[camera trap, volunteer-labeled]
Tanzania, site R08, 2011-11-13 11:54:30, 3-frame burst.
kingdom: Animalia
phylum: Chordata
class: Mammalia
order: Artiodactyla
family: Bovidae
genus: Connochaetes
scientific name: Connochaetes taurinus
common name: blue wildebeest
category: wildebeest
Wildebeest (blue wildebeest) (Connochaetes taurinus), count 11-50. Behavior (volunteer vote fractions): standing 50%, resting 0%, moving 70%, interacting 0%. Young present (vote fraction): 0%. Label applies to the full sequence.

·····

_What to produce:_ What is needed is an exact transcription of every entry.

_Task response:_
[camera trap, volunteer-labeled]
Tanzania, site R08, 2011-11-13 11:54:30, 3-frame burst.
kingdom: Animalia
phylum: Chordata
class: Mammalia
order: Artiodactyla
family: Bovidae
genus: Connochaetes
scientific name: Connochaetes taurinus
common name: blue wildebeest
category: wildebeest
Wildebeest (blue wildebeest) (Connochaetes taurinus), count 11-50. Behavior (volunteer vote fractions): standing 50%, resting 0%, moving 70%, interacting 0%. Young present (vote fraction): 0%. Label applies to the full sequence.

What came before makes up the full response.